Here's to a happy and austere New Year
Another miserable week of tedious but crucial European economic manoeuvrings ended yesterday with Portugal's parliament approving its austerity budget for next year.
The budget contains a raft of tough measures aimed at sorting out the country's high debt and low growth problems. The hope is that they will restore market confidence and avoid the indignity of a bailout similar to those thrust upon Greece and Ireland.
It remains to be seen if the austerity measures quell alarm among investors and dampen speculation that Portugal is next in line to fall to 'contagion', the much-hyped European economic domino scenario.
The austerity measures officially approved yesterday are going to be felt by all in this country.

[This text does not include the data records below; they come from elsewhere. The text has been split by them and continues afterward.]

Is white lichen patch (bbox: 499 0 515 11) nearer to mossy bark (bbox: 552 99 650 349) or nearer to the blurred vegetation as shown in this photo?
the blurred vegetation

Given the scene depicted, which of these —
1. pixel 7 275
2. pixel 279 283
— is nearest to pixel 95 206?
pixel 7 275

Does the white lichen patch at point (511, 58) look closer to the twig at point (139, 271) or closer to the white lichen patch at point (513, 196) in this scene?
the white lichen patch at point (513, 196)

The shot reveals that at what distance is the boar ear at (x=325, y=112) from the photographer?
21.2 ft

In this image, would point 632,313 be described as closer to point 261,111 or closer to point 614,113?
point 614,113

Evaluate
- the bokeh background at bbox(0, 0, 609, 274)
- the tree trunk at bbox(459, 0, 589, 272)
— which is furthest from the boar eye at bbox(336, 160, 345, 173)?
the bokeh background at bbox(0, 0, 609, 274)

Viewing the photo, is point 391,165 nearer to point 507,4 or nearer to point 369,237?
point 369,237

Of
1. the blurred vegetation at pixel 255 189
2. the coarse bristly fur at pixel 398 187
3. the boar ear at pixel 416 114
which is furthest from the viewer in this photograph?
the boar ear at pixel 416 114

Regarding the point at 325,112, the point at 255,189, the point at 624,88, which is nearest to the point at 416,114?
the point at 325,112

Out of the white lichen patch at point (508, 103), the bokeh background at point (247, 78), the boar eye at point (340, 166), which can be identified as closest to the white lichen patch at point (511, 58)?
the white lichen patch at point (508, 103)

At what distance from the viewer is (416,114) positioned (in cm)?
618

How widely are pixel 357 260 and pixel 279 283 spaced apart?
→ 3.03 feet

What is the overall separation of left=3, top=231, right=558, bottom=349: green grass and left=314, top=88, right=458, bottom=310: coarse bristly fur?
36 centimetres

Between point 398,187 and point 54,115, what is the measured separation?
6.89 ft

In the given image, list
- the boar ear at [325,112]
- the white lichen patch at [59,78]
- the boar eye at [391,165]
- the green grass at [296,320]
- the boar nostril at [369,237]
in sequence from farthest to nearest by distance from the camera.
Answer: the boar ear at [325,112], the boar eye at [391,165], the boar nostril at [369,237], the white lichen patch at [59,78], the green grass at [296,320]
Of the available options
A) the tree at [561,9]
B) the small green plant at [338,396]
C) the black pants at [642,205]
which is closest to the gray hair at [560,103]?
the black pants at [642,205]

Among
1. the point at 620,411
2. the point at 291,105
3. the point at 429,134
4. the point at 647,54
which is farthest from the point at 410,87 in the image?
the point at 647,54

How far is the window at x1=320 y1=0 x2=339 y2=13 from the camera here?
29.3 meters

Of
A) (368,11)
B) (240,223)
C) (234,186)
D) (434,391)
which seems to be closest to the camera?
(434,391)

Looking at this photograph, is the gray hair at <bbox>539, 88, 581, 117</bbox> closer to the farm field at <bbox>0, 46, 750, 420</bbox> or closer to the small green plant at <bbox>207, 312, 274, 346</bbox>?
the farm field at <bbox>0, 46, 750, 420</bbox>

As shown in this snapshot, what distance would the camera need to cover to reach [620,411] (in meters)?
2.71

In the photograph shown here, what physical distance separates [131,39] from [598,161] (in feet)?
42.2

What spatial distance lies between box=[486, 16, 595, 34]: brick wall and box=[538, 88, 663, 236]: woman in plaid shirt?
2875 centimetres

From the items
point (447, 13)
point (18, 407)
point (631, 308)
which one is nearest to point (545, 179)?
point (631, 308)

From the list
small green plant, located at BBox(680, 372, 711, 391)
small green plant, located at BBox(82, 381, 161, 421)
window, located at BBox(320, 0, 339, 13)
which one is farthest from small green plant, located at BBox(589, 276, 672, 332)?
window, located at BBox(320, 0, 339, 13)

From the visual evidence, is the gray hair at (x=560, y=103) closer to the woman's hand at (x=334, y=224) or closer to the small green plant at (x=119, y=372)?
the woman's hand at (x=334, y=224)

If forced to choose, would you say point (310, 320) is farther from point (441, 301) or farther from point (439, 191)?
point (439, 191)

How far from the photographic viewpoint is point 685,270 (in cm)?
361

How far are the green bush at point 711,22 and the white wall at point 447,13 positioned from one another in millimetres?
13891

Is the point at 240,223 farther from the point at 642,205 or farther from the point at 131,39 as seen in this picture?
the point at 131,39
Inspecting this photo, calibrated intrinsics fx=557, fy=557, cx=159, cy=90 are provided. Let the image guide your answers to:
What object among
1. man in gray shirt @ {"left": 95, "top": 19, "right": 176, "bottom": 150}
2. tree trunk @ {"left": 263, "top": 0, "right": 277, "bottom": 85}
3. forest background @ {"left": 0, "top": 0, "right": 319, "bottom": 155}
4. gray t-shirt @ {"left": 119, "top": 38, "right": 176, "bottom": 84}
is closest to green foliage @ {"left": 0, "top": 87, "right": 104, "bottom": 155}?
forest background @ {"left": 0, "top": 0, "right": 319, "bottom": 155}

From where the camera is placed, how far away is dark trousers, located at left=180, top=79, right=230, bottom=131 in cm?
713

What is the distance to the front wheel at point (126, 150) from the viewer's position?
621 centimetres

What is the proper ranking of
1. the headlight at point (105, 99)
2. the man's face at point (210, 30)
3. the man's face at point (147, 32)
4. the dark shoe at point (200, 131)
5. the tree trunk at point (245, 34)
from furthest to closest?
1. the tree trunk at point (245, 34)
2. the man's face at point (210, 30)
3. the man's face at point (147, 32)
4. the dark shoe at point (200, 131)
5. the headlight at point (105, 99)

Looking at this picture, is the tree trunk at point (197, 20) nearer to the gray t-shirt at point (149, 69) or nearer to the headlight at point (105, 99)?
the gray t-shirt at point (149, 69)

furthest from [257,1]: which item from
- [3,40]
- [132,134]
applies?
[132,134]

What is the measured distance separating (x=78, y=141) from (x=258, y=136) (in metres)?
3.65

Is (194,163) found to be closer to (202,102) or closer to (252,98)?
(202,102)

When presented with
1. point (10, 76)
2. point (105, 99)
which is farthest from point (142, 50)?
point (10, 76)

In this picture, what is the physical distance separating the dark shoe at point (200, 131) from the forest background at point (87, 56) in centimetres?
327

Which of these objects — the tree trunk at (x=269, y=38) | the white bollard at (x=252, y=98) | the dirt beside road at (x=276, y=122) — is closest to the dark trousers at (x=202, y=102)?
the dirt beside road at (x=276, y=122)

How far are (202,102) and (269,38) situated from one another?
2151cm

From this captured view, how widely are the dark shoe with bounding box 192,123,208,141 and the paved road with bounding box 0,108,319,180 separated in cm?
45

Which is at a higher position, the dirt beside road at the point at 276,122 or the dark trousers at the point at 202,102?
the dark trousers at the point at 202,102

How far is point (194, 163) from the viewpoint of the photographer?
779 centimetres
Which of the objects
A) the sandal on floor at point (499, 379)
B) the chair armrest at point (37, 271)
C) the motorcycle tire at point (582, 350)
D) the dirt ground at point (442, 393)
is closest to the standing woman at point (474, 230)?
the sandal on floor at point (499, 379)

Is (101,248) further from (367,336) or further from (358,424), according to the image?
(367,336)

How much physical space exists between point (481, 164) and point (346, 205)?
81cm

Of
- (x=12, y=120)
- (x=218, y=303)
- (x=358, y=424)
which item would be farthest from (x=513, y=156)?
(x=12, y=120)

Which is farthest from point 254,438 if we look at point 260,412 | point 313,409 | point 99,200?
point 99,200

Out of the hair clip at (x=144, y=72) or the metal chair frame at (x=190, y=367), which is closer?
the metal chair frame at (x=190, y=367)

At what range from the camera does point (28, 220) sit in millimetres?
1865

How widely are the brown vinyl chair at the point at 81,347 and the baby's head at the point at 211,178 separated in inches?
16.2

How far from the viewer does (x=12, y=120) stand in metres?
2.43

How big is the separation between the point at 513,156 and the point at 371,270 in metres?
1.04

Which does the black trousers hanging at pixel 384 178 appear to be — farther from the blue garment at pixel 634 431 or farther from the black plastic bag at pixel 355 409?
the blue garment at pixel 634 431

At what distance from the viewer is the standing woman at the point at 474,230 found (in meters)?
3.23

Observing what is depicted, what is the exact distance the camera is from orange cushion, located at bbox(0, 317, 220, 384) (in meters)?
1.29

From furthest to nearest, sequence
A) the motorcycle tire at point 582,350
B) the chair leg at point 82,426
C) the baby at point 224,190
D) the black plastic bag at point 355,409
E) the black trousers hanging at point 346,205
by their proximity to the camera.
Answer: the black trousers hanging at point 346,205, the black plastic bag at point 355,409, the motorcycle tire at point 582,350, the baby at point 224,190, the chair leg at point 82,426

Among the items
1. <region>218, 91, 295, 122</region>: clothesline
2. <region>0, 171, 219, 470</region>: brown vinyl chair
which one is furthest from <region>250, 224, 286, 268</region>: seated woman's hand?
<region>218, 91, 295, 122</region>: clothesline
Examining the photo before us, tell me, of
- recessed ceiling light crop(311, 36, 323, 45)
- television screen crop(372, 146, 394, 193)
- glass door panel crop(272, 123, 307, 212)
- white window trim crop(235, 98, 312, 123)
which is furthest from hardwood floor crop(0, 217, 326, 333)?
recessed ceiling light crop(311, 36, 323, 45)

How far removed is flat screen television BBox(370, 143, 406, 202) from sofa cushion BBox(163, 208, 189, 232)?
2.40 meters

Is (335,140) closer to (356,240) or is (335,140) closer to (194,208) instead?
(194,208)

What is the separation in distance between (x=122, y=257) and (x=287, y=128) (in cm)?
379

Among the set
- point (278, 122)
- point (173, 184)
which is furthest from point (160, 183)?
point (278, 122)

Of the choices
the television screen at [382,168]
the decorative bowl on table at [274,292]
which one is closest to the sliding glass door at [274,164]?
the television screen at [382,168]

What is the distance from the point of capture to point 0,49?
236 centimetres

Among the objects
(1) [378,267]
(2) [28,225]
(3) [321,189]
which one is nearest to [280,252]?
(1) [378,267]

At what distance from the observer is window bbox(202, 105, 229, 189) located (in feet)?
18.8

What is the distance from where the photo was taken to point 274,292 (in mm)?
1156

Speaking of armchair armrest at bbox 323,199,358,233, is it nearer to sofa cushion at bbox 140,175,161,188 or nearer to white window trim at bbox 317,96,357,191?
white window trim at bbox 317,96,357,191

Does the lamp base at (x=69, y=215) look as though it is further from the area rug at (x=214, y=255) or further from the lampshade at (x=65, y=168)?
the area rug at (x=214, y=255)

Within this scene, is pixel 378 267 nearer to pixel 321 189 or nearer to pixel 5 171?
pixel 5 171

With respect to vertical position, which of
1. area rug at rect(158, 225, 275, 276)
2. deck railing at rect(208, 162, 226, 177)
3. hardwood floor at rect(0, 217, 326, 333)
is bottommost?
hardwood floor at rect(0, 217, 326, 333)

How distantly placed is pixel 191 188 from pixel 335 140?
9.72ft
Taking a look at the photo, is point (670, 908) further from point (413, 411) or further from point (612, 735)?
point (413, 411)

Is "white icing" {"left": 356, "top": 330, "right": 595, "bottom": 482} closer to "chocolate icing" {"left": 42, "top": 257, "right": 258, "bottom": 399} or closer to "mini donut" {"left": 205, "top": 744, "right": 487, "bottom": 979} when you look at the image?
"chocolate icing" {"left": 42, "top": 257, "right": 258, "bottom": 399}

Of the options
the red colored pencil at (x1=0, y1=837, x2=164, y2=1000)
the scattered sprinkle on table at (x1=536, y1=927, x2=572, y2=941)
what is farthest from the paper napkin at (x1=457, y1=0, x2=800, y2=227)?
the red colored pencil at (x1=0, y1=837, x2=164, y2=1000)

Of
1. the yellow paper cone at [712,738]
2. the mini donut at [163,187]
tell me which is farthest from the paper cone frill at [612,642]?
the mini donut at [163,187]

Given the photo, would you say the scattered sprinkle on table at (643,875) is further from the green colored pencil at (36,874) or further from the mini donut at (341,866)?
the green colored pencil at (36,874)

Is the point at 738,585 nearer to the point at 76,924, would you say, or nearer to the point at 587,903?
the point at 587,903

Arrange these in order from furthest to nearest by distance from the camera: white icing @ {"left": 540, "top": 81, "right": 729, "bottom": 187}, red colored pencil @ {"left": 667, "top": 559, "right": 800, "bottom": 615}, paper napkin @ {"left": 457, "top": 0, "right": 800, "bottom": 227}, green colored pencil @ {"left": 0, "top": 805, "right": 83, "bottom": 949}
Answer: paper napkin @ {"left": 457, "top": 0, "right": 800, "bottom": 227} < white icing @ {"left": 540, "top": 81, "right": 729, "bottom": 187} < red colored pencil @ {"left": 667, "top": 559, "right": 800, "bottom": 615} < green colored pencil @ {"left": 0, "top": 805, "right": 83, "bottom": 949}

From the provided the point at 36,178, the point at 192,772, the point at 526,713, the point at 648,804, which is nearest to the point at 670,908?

Prime Minister José Sócrates admitted after yesterday's parliamentary vote that Portugal had "no alternative at all" but to accept them.
FT Deutschland said a majority of euro-zone states and the European Central Bank were leaning on Portugal to follow the example of Ireland and Greece in seeking a rescue plan from the European Union and International Monetary Fund.
Reuters yesterday reported a Portuguese government spokesman as saying: "This news article is completely false".
José Manuel Barroso, European Commission president and former Portuguese prime minister, was adamant that an aid plan for Portugal had neither been requested nor suggested.
"I can tell you that it's absolutely false, completely false," he told reporters in Paris.